Kernel functions are also used to quantify differences between two pairs of objects in \(X\) - a kernel function also has two properties:
It is symmetric
\(\forall x, x' \in X, \kappa(x, x') = \kappa(x', x)\)
It is non-negative
\(\forall x, x' \in X, \kappa(x, x') \ge 0\)
Or in layman terms, for any two pair of points \(x\) and \(x'\) in the data \(X\), the results of the calling the kernel functions \(\kappa(x, x')\) and \(\kappa(x', x)\) are the same. Furthermore, the mapped data point (to a higher dimension) using \(\kappa\) results in a value greater than or equal to zero.
5.5.3.2 Linear kernels
Here, the kernel function \(\kappa(x, x')\) is denoted as the dot product between two vectors - in other words:
\[\begin{equation} \kappa(x, x') = x^Tx' \end{equation}\]

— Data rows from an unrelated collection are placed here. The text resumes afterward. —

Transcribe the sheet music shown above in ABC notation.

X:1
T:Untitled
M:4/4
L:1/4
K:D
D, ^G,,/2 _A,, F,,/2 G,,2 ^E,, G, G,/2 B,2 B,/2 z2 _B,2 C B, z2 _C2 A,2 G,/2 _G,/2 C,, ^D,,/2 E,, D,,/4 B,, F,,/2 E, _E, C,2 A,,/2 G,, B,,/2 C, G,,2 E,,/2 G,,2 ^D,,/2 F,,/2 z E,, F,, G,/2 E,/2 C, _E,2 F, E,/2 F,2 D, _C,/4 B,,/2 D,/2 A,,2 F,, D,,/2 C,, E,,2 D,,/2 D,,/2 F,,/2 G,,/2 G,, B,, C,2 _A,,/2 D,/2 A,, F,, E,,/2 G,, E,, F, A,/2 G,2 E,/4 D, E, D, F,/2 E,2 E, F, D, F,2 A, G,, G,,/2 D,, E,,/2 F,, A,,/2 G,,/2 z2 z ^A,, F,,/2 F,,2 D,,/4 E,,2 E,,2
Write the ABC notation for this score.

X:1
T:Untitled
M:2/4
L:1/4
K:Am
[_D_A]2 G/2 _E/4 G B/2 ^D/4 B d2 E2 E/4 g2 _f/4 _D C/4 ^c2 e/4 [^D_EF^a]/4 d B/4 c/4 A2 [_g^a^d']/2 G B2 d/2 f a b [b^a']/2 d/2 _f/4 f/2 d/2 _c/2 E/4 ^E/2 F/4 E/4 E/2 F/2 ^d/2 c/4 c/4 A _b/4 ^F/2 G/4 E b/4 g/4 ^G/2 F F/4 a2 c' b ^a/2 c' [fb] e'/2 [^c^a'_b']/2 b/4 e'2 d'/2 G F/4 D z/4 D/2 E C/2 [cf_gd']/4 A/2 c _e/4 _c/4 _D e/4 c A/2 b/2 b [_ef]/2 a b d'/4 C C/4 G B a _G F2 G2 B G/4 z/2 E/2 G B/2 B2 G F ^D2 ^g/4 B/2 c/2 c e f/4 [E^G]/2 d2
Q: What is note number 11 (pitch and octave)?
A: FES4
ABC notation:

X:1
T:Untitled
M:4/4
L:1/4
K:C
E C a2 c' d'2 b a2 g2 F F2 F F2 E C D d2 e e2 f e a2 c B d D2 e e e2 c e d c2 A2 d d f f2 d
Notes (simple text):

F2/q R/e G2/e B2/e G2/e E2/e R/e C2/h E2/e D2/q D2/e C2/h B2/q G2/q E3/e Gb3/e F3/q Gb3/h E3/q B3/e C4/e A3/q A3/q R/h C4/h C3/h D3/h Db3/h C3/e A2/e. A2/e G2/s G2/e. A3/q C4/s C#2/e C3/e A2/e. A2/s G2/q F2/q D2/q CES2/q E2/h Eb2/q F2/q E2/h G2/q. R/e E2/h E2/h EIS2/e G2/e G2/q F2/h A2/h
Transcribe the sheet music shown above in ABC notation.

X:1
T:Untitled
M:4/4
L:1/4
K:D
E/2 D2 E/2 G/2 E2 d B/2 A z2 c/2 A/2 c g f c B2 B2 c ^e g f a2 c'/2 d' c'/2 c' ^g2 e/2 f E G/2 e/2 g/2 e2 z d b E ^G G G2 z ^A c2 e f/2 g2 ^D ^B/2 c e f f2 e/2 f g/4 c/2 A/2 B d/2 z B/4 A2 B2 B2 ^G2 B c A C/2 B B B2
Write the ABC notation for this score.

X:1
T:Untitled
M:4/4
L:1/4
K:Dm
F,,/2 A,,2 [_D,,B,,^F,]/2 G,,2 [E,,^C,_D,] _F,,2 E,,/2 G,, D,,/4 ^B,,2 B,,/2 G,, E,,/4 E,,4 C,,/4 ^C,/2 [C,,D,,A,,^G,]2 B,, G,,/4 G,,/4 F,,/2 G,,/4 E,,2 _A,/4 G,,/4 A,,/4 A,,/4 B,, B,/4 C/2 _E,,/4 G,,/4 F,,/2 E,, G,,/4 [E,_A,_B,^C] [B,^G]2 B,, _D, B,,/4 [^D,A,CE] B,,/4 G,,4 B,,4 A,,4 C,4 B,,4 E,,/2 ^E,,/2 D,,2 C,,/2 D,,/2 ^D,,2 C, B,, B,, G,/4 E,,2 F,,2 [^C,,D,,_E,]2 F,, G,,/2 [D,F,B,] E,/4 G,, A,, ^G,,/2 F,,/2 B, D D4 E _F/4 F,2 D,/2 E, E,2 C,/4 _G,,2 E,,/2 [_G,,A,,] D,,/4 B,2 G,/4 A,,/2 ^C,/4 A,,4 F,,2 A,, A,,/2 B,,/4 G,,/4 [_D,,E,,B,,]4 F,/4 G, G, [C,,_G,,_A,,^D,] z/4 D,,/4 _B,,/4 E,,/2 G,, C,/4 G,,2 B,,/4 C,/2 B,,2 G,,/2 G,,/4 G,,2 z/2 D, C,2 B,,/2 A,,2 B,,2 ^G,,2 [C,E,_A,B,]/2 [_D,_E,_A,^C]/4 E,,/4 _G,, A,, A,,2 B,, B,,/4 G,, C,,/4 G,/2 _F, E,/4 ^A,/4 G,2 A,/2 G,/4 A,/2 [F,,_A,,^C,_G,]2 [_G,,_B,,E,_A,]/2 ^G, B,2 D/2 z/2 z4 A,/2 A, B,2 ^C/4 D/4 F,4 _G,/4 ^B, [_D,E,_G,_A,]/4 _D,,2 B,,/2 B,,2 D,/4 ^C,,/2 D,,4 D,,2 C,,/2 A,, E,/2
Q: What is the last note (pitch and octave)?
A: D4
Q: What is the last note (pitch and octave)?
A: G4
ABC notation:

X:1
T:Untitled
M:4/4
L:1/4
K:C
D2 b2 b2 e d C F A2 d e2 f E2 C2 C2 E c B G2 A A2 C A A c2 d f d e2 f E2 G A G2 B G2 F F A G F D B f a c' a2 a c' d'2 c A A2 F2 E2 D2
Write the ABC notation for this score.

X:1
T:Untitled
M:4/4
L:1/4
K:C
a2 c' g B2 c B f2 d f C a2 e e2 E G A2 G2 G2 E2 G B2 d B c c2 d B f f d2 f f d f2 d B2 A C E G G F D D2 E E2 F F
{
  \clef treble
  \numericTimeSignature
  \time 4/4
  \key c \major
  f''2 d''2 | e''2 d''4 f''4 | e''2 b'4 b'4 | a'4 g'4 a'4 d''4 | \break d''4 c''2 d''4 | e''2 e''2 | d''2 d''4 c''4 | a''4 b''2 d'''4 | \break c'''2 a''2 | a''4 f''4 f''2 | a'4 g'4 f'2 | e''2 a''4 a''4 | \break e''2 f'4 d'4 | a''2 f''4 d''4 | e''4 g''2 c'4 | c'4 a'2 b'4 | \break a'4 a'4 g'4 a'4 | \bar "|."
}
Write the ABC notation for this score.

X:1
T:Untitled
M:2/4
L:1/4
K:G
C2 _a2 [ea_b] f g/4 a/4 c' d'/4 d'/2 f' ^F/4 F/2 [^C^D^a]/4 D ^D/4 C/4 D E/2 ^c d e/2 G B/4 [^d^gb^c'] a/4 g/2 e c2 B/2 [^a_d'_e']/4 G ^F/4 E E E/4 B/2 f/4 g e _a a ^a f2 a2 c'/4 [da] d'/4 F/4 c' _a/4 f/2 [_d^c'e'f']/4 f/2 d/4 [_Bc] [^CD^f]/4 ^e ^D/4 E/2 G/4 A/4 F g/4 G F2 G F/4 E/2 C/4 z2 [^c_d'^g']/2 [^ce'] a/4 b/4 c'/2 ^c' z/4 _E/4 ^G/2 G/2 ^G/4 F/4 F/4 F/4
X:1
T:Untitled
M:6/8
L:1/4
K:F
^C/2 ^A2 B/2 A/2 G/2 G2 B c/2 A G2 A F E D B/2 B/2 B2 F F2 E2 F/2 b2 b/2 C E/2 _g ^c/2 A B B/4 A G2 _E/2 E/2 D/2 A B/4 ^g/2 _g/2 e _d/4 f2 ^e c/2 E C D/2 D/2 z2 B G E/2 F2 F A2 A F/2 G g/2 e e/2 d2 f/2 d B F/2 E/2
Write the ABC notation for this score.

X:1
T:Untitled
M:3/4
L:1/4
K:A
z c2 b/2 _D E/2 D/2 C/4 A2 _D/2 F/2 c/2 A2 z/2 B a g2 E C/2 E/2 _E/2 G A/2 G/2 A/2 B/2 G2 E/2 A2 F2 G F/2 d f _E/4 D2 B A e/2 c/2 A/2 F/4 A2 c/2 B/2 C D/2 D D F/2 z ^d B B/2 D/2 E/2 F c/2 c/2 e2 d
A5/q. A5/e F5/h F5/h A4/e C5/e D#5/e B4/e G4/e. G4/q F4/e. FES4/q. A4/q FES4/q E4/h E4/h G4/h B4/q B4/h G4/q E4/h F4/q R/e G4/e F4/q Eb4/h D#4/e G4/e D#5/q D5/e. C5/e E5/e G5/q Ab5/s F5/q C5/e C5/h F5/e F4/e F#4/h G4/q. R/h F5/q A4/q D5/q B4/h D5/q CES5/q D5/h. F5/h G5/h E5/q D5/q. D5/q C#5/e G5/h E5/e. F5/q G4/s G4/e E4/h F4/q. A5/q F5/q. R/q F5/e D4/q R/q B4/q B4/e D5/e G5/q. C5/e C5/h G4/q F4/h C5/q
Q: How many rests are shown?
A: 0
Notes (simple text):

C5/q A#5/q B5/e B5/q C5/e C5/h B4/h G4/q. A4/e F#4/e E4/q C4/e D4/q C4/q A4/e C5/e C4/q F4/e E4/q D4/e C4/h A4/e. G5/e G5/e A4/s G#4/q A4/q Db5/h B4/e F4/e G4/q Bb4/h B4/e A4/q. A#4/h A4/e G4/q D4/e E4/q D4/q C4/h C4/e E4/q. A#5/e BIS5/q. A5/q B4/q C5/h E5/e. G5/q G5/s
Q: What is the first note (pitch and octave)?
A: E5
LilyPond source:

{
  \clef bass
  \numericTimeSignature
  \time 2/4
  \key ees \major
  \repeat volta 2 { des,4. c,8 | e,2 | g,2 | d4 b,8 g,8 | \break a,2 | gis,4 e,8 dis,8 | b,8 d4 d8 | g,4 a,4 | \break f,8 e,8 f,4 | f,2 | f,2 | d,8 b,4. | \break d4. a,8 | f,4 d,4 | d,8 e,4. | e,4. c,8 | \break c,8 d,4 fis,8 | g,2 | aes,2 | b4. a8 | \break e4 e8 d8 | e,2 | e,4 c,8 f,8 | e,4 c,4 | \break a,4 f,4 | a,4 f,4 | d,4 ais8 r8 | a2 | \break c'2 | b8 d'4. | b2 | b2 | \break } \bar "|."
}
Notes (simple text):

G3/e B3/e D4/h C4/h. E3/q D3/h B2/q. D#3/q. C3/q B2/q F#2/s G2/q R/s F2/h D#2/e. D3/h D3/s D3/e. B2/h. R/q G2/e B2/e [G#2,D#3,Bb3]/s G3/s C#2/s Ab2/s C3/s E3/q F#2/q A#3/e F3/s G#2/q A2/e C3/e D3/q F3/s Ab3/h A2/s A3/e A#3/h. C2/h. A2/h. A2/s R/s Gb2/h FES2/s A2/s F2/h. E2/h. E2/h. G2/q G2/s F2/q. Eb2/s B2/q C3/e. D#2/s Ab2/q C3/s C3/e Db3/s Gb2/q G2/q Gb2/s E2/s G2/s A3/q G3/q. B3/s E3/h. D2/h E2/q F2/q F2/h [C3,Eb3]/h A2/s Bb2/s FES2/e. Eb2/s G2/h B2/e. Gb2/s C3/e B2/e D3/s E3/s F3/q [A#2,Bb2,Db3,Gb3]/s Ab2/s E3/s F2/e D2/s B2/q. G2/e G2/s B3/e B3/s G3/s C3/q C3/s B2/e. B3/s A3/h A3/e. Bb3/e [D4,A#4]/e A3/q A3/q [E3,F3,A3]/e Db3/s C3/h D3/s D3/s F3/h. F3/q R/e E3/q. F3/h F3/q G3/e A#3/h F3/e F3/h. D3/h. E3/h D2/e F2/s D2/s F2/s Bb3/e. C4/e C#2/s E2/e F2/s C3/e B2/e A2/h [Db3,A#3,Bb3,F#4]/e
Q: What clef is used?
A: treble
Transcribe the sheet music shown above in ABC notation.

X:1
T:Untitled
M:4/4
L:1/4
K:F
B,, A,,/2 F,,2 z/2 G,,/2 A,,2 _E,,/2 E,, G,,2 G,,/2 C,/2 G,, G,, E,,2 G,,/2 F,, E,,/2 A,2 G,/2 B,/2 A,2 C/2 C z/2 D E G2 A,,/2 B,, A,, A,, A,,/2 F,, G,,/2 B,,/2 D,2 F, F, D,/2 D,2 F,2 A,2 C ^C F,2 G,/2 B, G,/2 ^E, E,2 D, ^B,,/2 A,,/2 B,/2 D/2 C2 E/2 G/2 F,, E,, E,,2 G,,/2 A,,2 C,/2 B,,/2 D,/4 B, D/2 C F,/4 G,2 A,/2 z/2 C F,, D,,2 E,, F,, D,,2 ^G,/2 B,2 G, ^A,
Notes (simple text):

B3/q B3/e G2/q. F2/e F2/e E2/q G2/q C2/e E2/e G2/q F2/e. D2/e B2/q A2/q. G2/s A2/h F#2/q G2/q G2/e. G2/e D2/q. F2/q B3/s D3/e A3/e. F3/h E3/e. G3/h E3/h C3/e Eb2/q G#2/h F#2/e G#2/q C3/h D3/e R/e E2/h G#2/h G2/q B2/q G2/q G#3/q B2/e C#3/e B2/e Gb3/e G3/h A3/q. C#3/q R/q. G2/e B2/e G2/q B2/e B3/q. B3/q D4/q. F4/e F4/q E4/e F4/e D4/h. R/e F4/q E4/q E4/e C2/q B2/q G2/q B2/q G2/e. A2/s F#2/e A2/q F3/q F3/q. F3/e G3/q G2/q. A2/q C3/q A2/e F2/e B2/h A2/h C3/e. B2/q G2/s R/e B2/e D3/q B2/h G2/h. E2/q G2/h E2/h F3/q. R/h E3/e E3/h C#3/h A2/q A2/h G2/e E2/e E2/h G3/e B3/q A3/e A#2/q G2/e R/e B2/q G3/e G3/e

Linear kernels map the data to the same dimensional space as the data. In our case, it looks like there’s a clear separation between treated and control subjects - hence, I didn’t think it was necessary to map our data to a higher dimensional space.
5.5.3.3 Gaussian kernels
The Gaussian kernel (or the radial basis function - what e1071
refers to as radial
) is denoted by:
\[\begin{equation} \kappa(x, x') = \exp{\left(-\frac{1}{2}(x - x')^T \times \Sigma^{-1}(x - x')\right)} \end{equation}\]
Where \(\Sigma\) is the covariance matrix of all variables in the data.